While most students enjoy a couple of more weeks of summer, the latest cohort of little learners at Vancouver Public Schools campuses are getting to work a little early.
Vancouver Public Schools’ Kindergarten Jump Start program, an extended introduction to children’s first year of school, started its first week Monday at six campuses. At the district’s 15 Title I schools — campuses with a high population of low-income students — the program is in its third and final week.
The free, optional program gives incoming kindergartners and their parents a taste of what to expect when the school year begins. Students spend their morning playing with their future classmates, learning letters and math, sitting still while their teacher leads lessons, and doing a hands-on art project. In many cases, children are with their assigned kindergarten teachers, helping them feel comfortable in their own classroom.
At Martin Luther King Elementary School on Monday, where students are wrapping up Jump Start ahead of starting school at the end of the month, 30 future kindergartners danced and sang, identified their own names from an attendance chart and colored and cut out owls in the shape of the letter “O.”
Melle Soles, Jump Start coordinator for Martin Luther King Elementary School and Marshall Elementary School, said students and their families know the school’s routines and expectations before the year starts.
“It makes for a smoother transition into kindergarten,” Soles said. “It makes it easier on the parents and the kids as well.”
It’s simple skills these students are developing — ranging from lining up for recess to holding a crayon — but Shari Perea, a kindergarten teacher at Martin Luther King Elementary School, said the program helps children start the school year ready to learn. Her Jump Start students become role models for those who didn’t participate, helping her keep the class on track.
“It provides some fantastic leaders once the school year begins,” Perea said as children milled around her, clamoring to show her their brightly colored owls.
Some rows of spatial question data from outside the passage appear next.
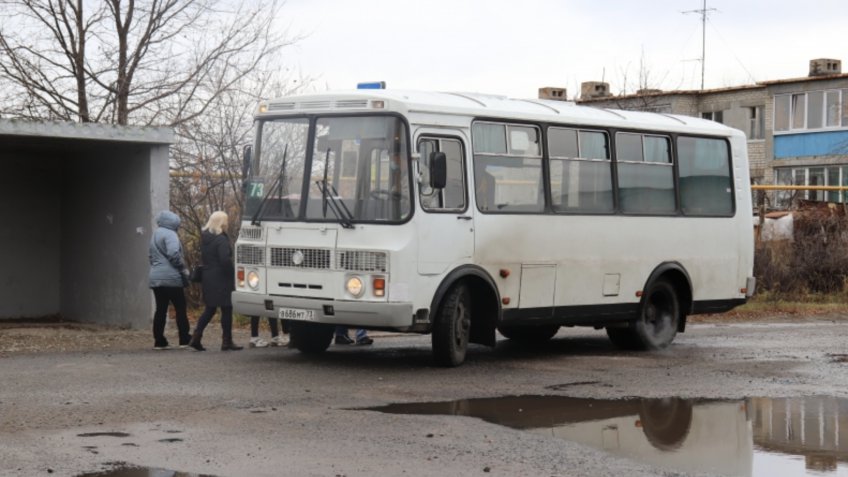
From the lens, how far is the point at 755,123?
64.1 m

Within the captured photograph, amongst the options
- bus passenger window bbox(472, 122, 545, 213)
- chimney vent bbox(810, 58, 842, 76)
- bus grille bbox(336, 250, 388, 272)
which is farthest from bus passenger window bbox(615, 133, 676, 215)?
chimney vent bbox(810, 58, 842, 76)

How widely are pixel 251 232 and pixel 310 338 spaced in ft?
5.29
The program can be especially important for students in the district’s highest poverty schools, where students are more likely to have additional barriers to succeeding in kindergarten. In 2016, 87.5 percent of the Martin Luther King Elementary School’s 497 students received free and reduced-price meals, and 33.4 percent were enrolled in an English-language learning program, according to the most recent data from the Superintendent of Public Instruction’s Office.
Some students have not attended preschool before, or may have limited vocabulary, or their motor skills may need some work, Perea said.
“This program helps level things out a bit,” Perea said.
The Jump Start program is funded through $110,000 in local levy dollars, and federal dollars cover the $120,000 in extra costs for the additional two weeks at Title 1 schools.
Kendra Yamamoto, a co-coordinator for the Jump Start program district-wide, estimates 930 of the district’s kindergartners participate in the program. It’s hard to say how many kindergartners will be registered districtwide in total, as some parents wait to register their children until the first day of school. But about 90 percent of the district’s elementary teachers sign up to teach the program, which Yamamoto said reflects how valuable those weeks are for teachers.
“Teachers are jumping in on the first official day of school with potentially three weeks, rather than meeting everyone on the first day,” she said. “That makes a huge difference in how those kids are transitioning into school.”